Bp Libera: patriotyzm to nie "odmiana rasizmu"
Polski patriotyzm rodził się z daniny krwi i z nierozerwalnej jedności miłości do Boga i miłości Ojczyzny - mówił bp Piotr Libera 13 listopada w kościele parafii Świętej Trójcy w Bulkowie. Po Mszy św. biskup płocki poświęcił obelisk z tablicą ku czci Ofiar z 10 kwietnia 2010 roku. W uroczystości uczestniczyli przedstawiciele rodzin zaginionych w Smoleńsku.
W homilii bp Libera stwierdził, że dziś wielu patriotyzm określa jako "odmianę rasizmu", publicznie wyznaje, że nie są patriotami albo sam patriotyzm pojmuje jako wykonywanie zwykłych obowiązków. Kaznodzieja zgodził się, że wyrazem patriotyzmu jest m.in. rzetelne wychowywanie dzieci i wykonywanie obowiązków zawodowych, nieuleganie słabościom czy pomaganie chorym i słabym. Podkreślił jednak, że u podstaw tego wszystkiego musi być miłość Ojczyzny, jako wielkiej wartości oraz uznawanie związku trzech podstawowych wartości: Boga, honoru i Ojczyzny, nie zaś ich "rozrywanie i ośmieszanie".

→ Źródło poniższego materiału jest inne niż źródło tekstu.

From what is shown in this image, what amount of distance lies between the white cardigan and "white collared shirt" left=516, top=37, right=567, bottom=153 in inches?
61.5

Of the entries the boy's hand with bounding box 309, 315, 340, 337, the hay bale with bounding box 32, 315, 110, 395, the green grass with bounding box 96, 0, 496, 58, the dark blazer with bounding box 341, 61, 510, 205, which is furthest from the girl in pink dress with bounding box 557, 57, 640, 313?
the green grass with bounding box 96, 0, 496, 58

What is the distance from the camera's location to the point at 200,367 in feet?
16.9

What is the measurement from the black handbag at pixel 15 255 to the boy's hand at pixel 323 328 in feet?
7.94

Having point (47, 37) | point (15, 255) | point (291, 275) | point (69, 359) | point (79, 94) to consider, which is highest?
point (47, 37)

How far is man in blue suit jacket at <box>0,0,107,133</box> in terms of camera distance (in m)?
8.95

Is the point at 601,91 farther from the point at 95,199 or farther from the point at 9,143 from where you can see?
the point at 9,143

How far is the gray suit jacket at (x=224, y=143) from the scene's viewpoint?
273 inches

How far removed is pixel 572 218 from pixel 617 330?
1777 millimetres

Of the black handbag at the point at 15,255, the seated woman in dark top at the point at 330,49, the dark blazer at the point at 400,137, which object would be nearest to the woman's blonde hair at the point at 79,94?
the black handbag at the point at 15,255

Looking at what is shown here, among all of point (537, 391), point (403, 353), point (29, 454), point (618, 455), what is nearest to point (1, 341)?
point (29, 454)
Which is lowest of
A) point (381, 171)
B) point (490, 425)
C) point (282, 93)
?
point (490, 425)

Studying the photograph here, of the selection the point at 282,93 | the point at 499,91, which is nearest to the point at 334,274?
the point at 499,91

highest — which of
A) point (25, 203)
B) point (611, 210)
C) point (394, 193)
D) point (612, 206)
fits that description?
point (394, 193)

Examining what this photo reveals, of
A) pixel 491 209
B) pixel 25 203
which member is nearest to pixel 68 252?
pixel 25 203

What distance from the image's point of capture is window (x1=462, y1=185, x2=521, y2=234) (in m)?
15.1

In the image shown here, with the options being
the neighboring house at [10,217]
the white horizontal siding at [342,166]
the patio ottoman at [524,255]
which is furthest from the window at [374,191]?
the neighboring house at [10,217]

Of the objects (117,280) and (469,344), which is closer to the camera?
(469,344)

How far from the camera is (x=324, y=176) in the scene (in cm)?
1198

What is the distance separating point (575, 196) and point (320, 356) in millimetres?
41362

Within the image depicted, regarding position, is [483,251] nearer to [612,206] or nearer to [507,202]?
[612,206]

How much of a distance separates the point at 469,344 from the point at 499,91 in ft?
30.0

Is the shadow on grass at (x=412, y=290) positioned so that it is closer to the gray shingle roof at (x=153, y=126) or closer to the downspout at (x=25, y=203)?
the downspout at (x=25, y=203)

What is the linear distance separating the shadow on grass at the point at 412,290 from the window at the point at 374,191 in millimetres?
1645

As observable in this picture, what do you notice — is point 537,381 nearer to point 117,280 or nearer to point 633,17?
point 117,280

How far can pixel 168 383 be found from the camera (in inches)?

Odwołując się do tragedii smoleńskiej hierarcha przypomniał, że zginęła w niej "kwintesencja Ojczyzny": Prezydent RP z małżonką, ostatni Prezydent na uchodźstwie, legendarna matka "Solidarności", prezes Instytutu Pamięci Narodowej, przedstawiciele różnych Kościołów, czyli "naród w miniaturze". Udawali się do Katynia, aby uczcić 70. rocznicę śmierci tysięcy polskich oficerów - jak powiedział bp Libera "elity przedwojennej Polski, która w 1920 roku przeciwstawiła się planom Lenina i Stalina, aby zaprowadzić komunizm w całej Europie".
"Katyń na zawsze pozostanie dla Polski symbolem sowieckiej zdrady i zdrady zarówno sprzymierzonych, jak i władców PRL-u, którzy aż do ostatnich lat bali się prawdy o sprawcach tego potwornego mordu. Dopiero w dniach żałoby narodowej w kwietniu 2010 roku świat, ze zdumieniem patrząc na rzesze Polaków stojących na Krakowskim Przedmieściu w Warszawie, zaczął przyjmować do wiadomości, czym był i jest Katyń. Że to w Katyniu, którego przedłużeniem stały się Jałta i Teheran, na całe lata została zdławiona wolna, niepodległa Polska" - akcentował biskup płocki.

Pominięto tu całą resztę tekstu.